The weather recorded in the region of Antequera in recent months has allowed asparagus growers in the area to face a very positive campaign if everything remains as it has until now.
Besides these good conditions, there has also been an increase in the acreage, which should serve to compensate for the disappointing figures recorded in the previous campaign.
The cooperative Horticultores El Torcal, of Antequera, expects to produce about 850,000 kilos of asparagus, which is around 90 percent of the total production in the region of Antequera and 40 percent more than last year. This is due, in part, to the fact that the company is going to record a remarkable increase in the acreage, which will amount to more than 200 hectares.
"If the weather conditions are still good by the end of the season, our forecasts will be confirmed. It is necessary for the current spring temperatures to continue," explains the manager of the Antequera cooperative, Curro Pérez.
The harvest of this vegetable started in the last week of February, with some delay compared to the previous season, when the process eventually slowed down due to the low temperatures recorded. For 2017, growers expect to have harvested the entire production by 15 June at the latest, thus meeting their usual deadlines.
Since the campaign is still in its initial stage, market prices are constantly changing and will only reach some stability when most of the asparagus have already been harvested.

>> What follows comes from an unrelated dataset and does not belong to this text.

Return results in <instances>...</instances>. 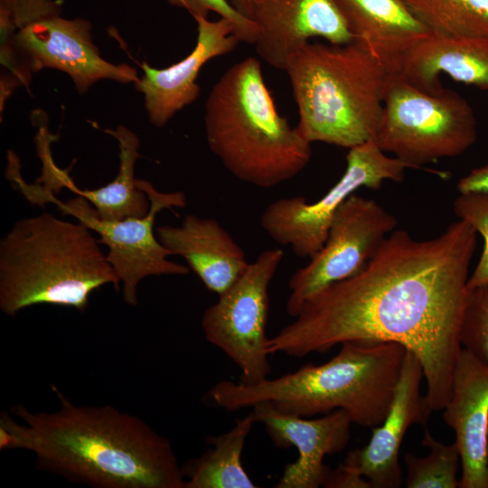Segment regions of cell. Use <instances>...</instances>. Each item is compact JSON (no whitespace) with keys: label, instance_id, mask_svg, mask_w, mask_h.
Listing matches in <instances>:
<instances>
[{"label":"cell","instance_id":"obj_1","mask_svg":"<svg viewBox=\"0 0 488 488\" xmlns=\"http://www.w3.org/2000/svg\"><path fill=\"white\" fill-rule=\"evenodd\" d=\"M476 242L463 220L427 240L393 230L361 271L306 300L294 321L268 338V353L304 357L345 342L398 343L419 360L432 409H444L462 350Z\"/></svg>","mask_w":488,"mask_h":488},{"label":"cell","instance_id":"obj_2","mask_svg":"<svg viewBox=\"0 0 488 488\" xmlns=\"http://www.w3.org/2000/svg\"><path fill=\"white\" fill-rule=\"evenodd\" d=\"M51 412L17 404L0 418V449L34 454L39 469L96 488H185L170 441L111 406L76 405L55 386Z\"/></svg>","mask_w":488,"mask_h":488},{"label":"cell","instance_id":"obj_3","mask_svg":"<svg viewBox=\"0 0 488 488\" xmlns=\"http://www.w3.org/2000/svg\"><path fill=\"white\" fill-rule=\"evenodd\" d=\"M407 349L393 342H345L328 361L255 384L221 380L210 397L233 411L267 402L301 417L342 409L352 423L379 427L390 408Z\"/></svg>","mask_w":488,"mask_h":488},{"label":"cell","instance_id":"obj_4","mask_svg":"<svg viewBox=\"0 0 488 488\" xmlns=\"http://www.w3.org/2000/svg\"><path fill=\"white\" fill-rule=\"evenodd\" d=\"M210 150L238 180L272 188L299 174L312 157L311 143L282 117L255 57L230 67L205 102Z\"/></svg>","mask_w":488,"mask_h":488},{"label":"cell","instance_id":"obj_5","mask_svg":"<svg viewBox=\"0 0 488 488\" xmlns=\"http://www.w3.org/2000/svg\"><path fill=\"white\" fill-rule=\"evenodd\" d=\"M49 212L24 218L0 241V308L13 316L35 305L83 312L90 295L120 280L92 232Z\"/></svg>","mask_w":488,"mask_h":488},{"label":"cell","instance_id":"obj_6","mask_svg":"<svg viewBox=\"0 0 488 488\" xmlns=\"http://www.w3.org/2000/svg\"><path fill=\"white\" fill-rule=\"evenodd\" d=\"M298 111L296 128L311 144L352 148L375 140L392 74L361 42H307L286 69Z\"/></svg>","mask_w":488,"mask_h":488},{"label":"cell","instance_id":"obj_7","mask_svg":"<svg viewBox=\"0 0 488 488\" xmlns=\"http://www.w3.org/2000/svg\"><path fill=\"white\" fill-rule=\"evenodd\" d=\"M476 138L473 108L460 94L445 88L426 92L391 75L376 137L383 152L423 169L463 154Z\"/></svg>","mask_w":488,"mask_h":488},{"label":"cell","instance_id":"obj_8","mask_svg":"<svg viewBox=\"0 0 488 488\" xmlns=\"http://www.w3.org/2000/svg\"><path fill=\"white\" fill-rule=\"evenodd\" d=\"M14 182L33 203H54L64 215H71L99 235L98 241L108 248L107 258L123 284L127 304H137V286L149 276L187 275L190 268L167 259L171 255L158 240L155 230L156 214L164 209L183 208L187 204L184 192H162L145 180L136 179V186L150 201V210L144 217H129L118 221L100 219L94 207L83 197L61 202L42 185L26 183L20 174Z\"/></svg>","mask_w":488,"mask_h":488},{"label":"cell","instance_id":"obj_9","mask_svg":"<svg viewBox=\"0 0 488 488\" xmlns=\"http://www.w3.org/2000/svg\"><path fill=\"white\" fill-rule=\"evenodd\" d=\"M348 150L343 174L319 200L280 198L260 216L264 231L277 243L290 247L297 257L310 258L322 248L336 211L358 189L377 190L386 180L401 182L405 170L412 168L396 156H388L375 140Z\"/></svg>","mask_w":488,"mask_h":488},{"label":"cell","instance_id":"obj_10","mask_svg":"<svg viewBox=\"0 0 488 488\" xmlns=\"http://www.w3.org/2000/svg\"><path fill=\"white\" fill-rule=\"evenodd\" d=\"M283 257L278 248L263 250L202 315L207 341L238 366L239 381L245 384L260 382L270 373L266 333L268 286Z\"/></svg>","mask_w":488,"mask_h":488},{"label":"cell","instance_id":"obj_11","mask_svg":"<svg viewBox=\"0 0 488 488\" xmlns=\"http://www.w3.org/2000/svg\"><path fill=\"white\" fill-rule=\"evenodd\" d=\"M397 223L375 200L352 194L336 211L322 248L291 276L287 314L295 317L314 295L361 271Z\"/></svg>","mask_w":488,"mask_h":488},{"label":"cell","instance_id":"obj_12","mask_svg":"<svg viewBox=\"0 0 488 488\" xmlns=\"http://www.w3.org/2000/svg\"><path fill=\"white\" fill-rule=\"evenodd\" d=\"M16 40L33 71L42 69L66 73L80 94L102 80L135 84L137 70L104 59L95 45L92 25L84 18L50 17L18 29Z\"/></svg>","mask_w":488,"mask_h":488},{"label":"cell","instance_id":"obj_13","mask_svg":"<svg viewBox=\"0 0 488 488\" xmlns=\"http://www.w3.org/2000/svg\"><path fill=\"white\" fill-rule=\"evenodd\" d=\"M256 421L261 423L275 446L296 448L297 459L286 465L276 488H318L331 469L324 464L328 455L343 451L350 440L352 423L342 409L307 419L305 417L284 413L269 403H258L252 408Z\"/></svg>","mask_w":488,"mask_h":488},{"label":"cell","instance_id":"obj_14","mask_svg":"<svg viewBox=\"0 0 488 488\" xmlns=\"http://www.w3.org/2000/svg\"><path fill=\"white\" fill-rule=\"evenodd\" d=\"M424 377L418 357L407 350L393 399L383 422L372 429L362 449L350 451L343 464L363 476L371 488H399L402 484L399 453L408 428L426 425L432 408L420 393Z\"/></svg>","mask_w":488,"mask_h":488},{"label":"cell","instance_id":"obj_15","mask_svg":"<svg viewBox=\"0 0 488 488\" xmlns=\"http://www.w3.org/2000/svg\"><path fill=\"white\" fill-rule=\"evenodd\" d=\"M256 52L267 64L285 70L289 58L311 38L332 44L353 41L333 0H253Z\"/></svg>","mask_w":488,"mask_h":488},{"label":"cell","instance_id":"obj_16","mask_svg":"<svg viewBox=\"0 0 488 488\" xmlns=\"http://www.w3.org/2000/svg\"><path fill=\"white\" fill-rule=\"evenodd\" d=\"M192 17L198 32L193 50L166 68L157 69L143 62L140 65L143 76L134 84L144 96L149 122L158 128L197 99L201 88L196 80L202 66L213 58L231 52L239 42L232 23L227 19L211 21L203 15Z\"/></svg>","mask_w":488,"mask_h":488},{"label":"cell","instance_id":"obj_17","mask_svg":"<svg viewBox=\"0 0 488 488\" xmlns=\"http://www.w3.org/2000/svg\"><path fill=\"white\" fill-rule=\"evenodd\" d=\"M445 422L455 434L460 488H488V363L462 348L455 365Z\"/></svg>","mask_w":488,"mask_h":488},{"label":"cell","instance_id":"obj_18","mask_svg":"<svg viewBox=\"0 0 488 488\" xmlns=\"http://www.w3.org/2000/svg\"><path fill=\"white\" fill-rule=\"evenodd\" d=\"M155 231L171 255L183 257L204 286L218 296L249 265L244 250L215 219L186 214L180 225L159 226Z\"/></svg>","mask_w":488,"mask_h":488},{"label":"cell","instance_id":"obj_19","mask_svg":"<svg viewBox=\"0 0 488 488\" xmlns=\"http://www.w3.org/2000/svg\"><path fill=\"white\" fill-rule=\"evenodd\" d=\"M353 40L361 42L392 75L407 53L432 33L402 0H333Z\"/></svg>","mask_w":488,"mask_h":488},{"label":"cell","instance_id":"obj_20","mask_svg":"<svg viewBox=\"0 0 488 488\" xmlns=\"http://www.w3.org/2000/svg\"><path fill=\"white\" fill-rule=\"evenodd\" d=\"M104 132L117 140L119 149L118 172L111 182L94 190L80 189L67 172L54 164L51 152L40 156L42 170L38 182L43 183L42 187L48 191L67 188L85 198L102 220L118 221L129 217H144L150 210V201L146 194L137 188L135 177L136 163L140 157L139 138L134 131L123 125L115 129L107 128Z\"/></svg>","mask_w":488,"mask_h":488},{"label":"cell","instance_id":"obj_21","mask_svg":"<svg viewBox=\"0 0 488 488\" xmlns=\"http://www.w3.org/2000/svg\"><path fill=\"white\" fill-rule=\"evenodd\" d=\"M488 90V38L432 33L406 55L399 73L426 92L441 89L439 76Z\"/></svg>","mask_w":488,"mask_h":488},{"label":"cell","instance_id":"obj_22","mask_svg":"<svg viewBox=\"0 0 488 488\" xmlns=\"http://www.w3.org/2000/svg\"><path fill=\"white\" fill-rule=\"evenodd\" d=\"M256 422L251 410L229 431L208 436L210 447L182 466L185 488L257 487L241 461L247 437Z\"/></svg>","mask_w":488,"mask_h":488},{"label":"cell","instance_id":"obj_23","mask_svg":"<svg viewBox=\"0 0 488 488\" xmlns=\"http://www.w3.org/2000/svg\"><path fill=\"white\" fill-rule=\"evenodd\" d=\"M434 34L488 38V0H402Z\"/></svg>","mask_w":488,"mask_h":488},{"label":"cell","instance_id":"obj_24","mask_svg":"<svg viewBox=\"0 0 488 488\" xmlns=\"http://www.w3.org/2000/svg\"><path fill=\"white\" fill-rule=\"evenodd\" d=\"M422 445L428 447L429 454L418 457L407 454V488H457V471L460 454L455 443L445 445L435 439L426 428Z\"/></svg>","mask_w":488,"mask_h":488},{"label":"cell","instance_id":"obj_25","mask_svg":"<svg viewBox=\"0 0 488 488\" xmlns=\"http://www.w3.org/2000/svg\"><path fill=\"white\" fill-rule=\"evenodd\" d=\"M18 28L12 17L0 9V111L17 87L28 88L34 72L16 40Z\"/></svg>","mask_w":488,"mask_h":488},{"label":"cell","instance_id":"obj_26","mask_svg":"<svg viewBox=\"0 0 488 488\" xmlns=\"http://www.w3.org/2000/svg\"><path fill=\"white\" fill-rule=\"evenodd\" d=\"M460 343L462 348L488 363V282L466 289Z\"/></svg>","mask_w":488,"mask_h":488},{"label":"cell","instance_id":"obj_27","mask_svg":"<svg viewBox=\"0 0 488 488\" xmlns=\"http://www.w3.org/2000/svg\"><path fill=\"white\" fill-rule=\"evenodd\" d=\"M454 211L459 220L470 224L483 239L480 259L469 277L466 289L488 282V193L461 192L454 201Z\"/></svg>","mask_w":488,"mask_h":488},{"label":"cell","instance_id":"obj_28","mask_svg":"<svg viewBox=\"0 0 488 488\" xmlns=\"http://www.w3.org/2000/svg\"><path fill=\"white\" fill-rule=\"evenodd\" d=\"M172 5L185 8L192 16L208 17L210 12L230 21L239 42L255 44L258 28L254 21L237 11L228 0H167Z\"/></svg>","mask_w":488,"mask_h":488},{"label":"cell","instance_id":"obj_29","mask_svg":"<svg viewBox=\"0 0 488 488\" xmlns=\"http://www.w3.org/2000/svg\"><path fill=\"white\" fill-rule=\"evenodd\" d=\"M0 9L9 14L18 29L62 13L60 0H0Z\"/></svg>","mask_w":488,"mask_h":488},{"label":"cell","instance_id":"obj_30","mask_svg":"<svg viewBox=\"0 0 488 488\" xmlns=\"http://www.w3.org/2000/svg\"><path fill=\"white\" fill-rule=\"evenodd\" d=\"M323 486L327 488H371V484L367 479L343 463L334 470H330Z\"/></svg>","mask_w":488,"mask_h":488},{"label":"cell","instance_id":"obj_31","mask_svg":"<svg viewBox=\"0 0 488 488\" xmlns=\"http://www.w3.org/2000/svg\"><path fill=\"white\" fill-rule=\"evenodd\" d=\"M456 187L460 193L468 192L488 193V164L473 169L459 180Z\"/></svg>","mask_w":488,"mask_h":488},{"label":"cell","instance_id":"obj_32","mask_svg":"<svg viewBox=\"0 0 488 488\" xmlns=\"http://www.w3.org/2000/svg\"><path fill=\"white\" fill-rule=\"evenodd\" d=\"M231 5L243 15L251 19L253 0H228Z\"/></svg>","mask_w":488,"mask_h":488},{"label":"cell","instance_id":"obj_33","mask_svg":"<svg viewBox=\"0 0 488 488\" xmlns=\"http://www.w3.org/2000/svg\"><path fill=\"white\" fill-rule=\"evenodd\" d=\"M487 464H488V445H487Z\"/></svg>","mask_w":488,"mask_h":488}]
</instances>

Thus, Perez assures that the vegetable's average market value will be in line with that of previous years, amounting to around 1.9 Euro per kilo.
Moreover, the asparagus harvest generates plenty of jobs in the region of Antequera. About 400 people will work in the productive process of the cooperative Horticultores el Torcal this season.
The asparagus cultivated by Antequera-based producers are mostly exported to foreign markets, mainly to European countries like Germany or France. The share of the production that is marketed in Spain is very low.
The managers of Horticultores el Torcal are somewhat concerned about the arrival of asparagus from Mexico to the European continent, where this entity distributes most of its production.
However, they remain optimistic in this regard. "Of course we are concerned about the arrival of Mexican asparagus, but the quality is not the same. The vegetables we produce are better and, in that sense, there is nothing to fear if the buyers are looking for a quality product," stated Curro Pérez.